## [TASK TO CARRY OUT]
Copy only the lines from the one containing "Herve Leger Sleeveless" through the final line of the records below, exactly as written, with no pictures.

── MATERIAL FOR THIS TASK

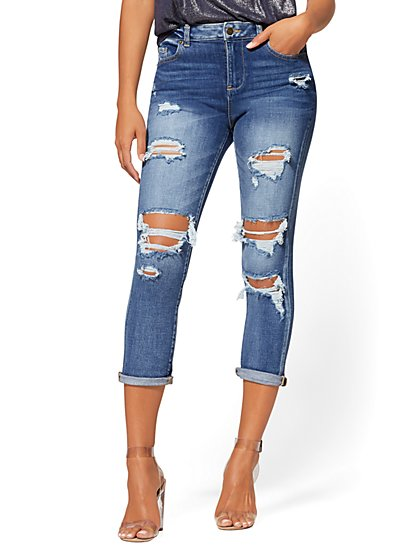 High-Waisted Destroyed Cropped Boyfriend Jeans - New York & Company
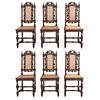 Lote de 6 sillas. Francia. SXX. En talla de madera de roble. Con respaldos semiabiertos, asientos con tapicería, chambranas.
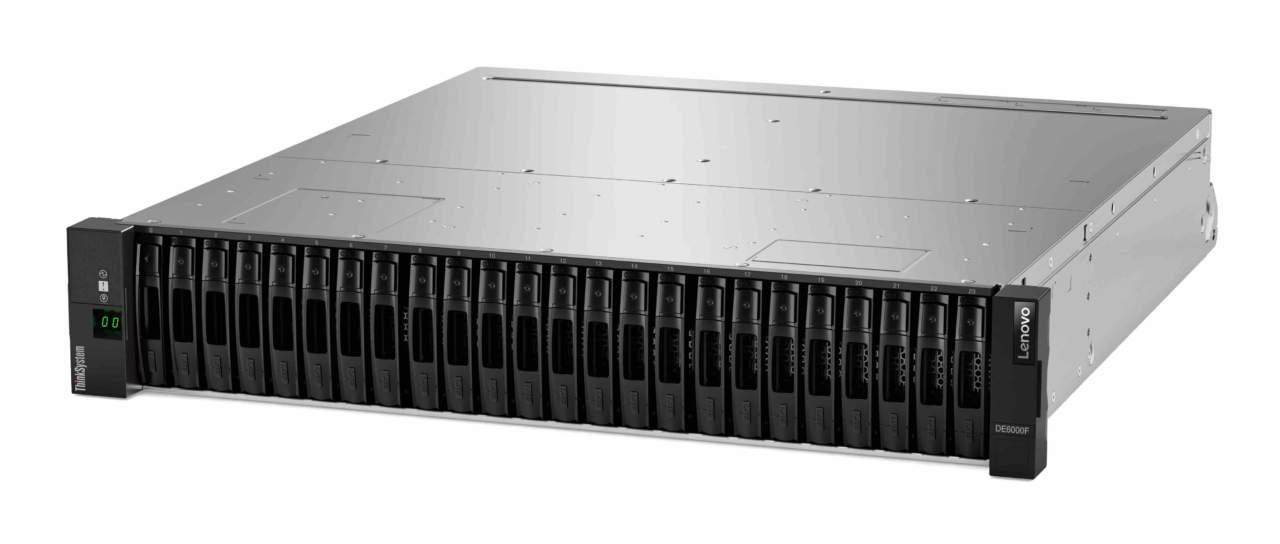Lenovo ThinkSystem DE Series_DE6000F_2U_24_FLVW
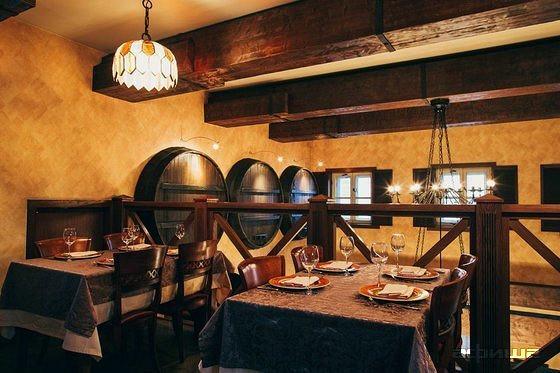 Ресторан El asador - фотография 3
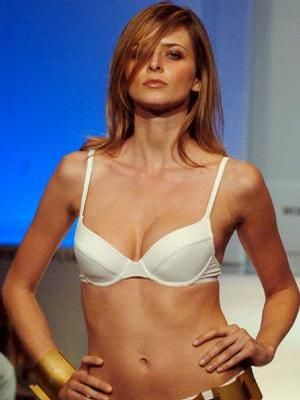 Eva Padberg Victoria Beckham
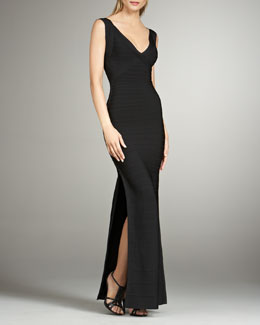 Herve Leger Sleeveless Bandage  Maxi Dress with Slit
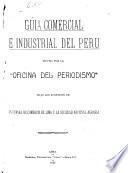 Guía comercial e industrial del Perú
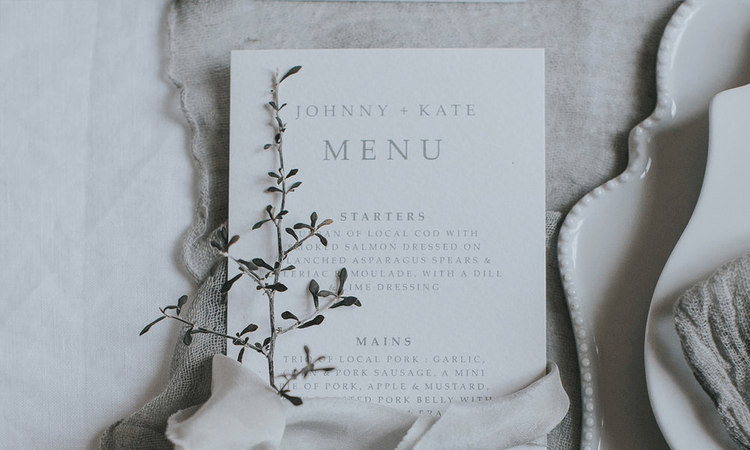 Elegant Menu Card By Lilac & White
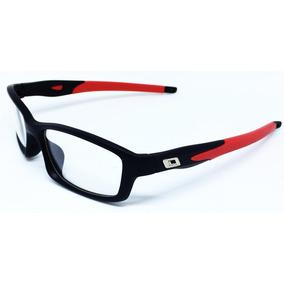 Armaã§ã£o De Oculos Masculino - Óculos De Grau em Mato Grosso do Sul ... 2e47259adb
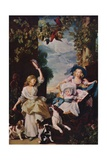 The Three Youngest Daughters of George III, 1937 Giclee Print by John Singleton Copley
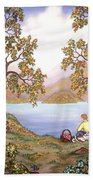 Picnic By A Lake Hand Towel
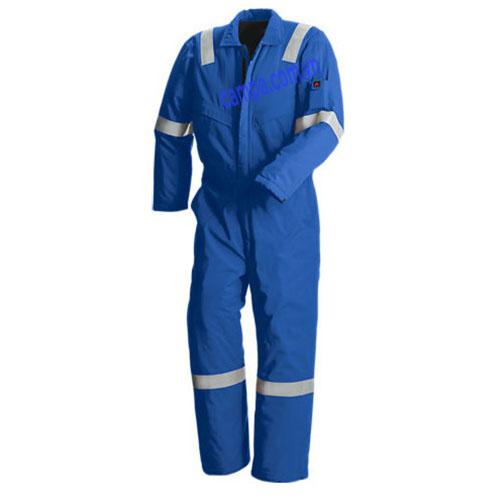 quần liền áo công nhân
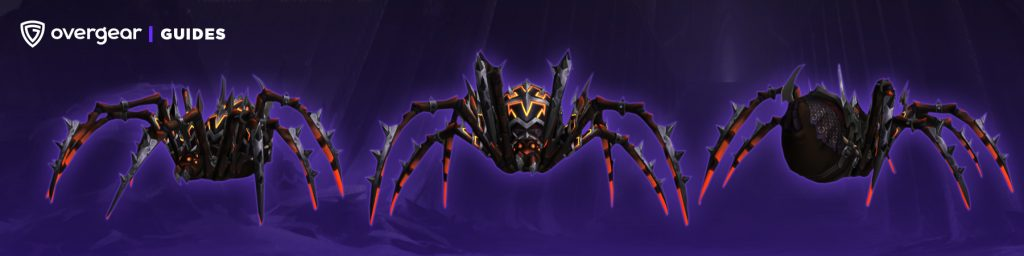 Vicious War Spider alliance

────

## [YOUR RESPONSE]
 Herve Leger Sleeveless Bandage  Maxi Dress with Slit
 Guía comercial e industrial del Perú
 Elegant Menu Card By Lilac & White
 Armaã§ã£o De Oculos Masculino - Óculos De Grau em Mato Grosso do Sul ... 2e47259adb
 The Three Youngest Daughters of George III, 1937 Giclee Print by John Singleton Copley
 Picnic By A Lake Hand Towel
 quần liền áo công nhân
 Vicious War Spider alliance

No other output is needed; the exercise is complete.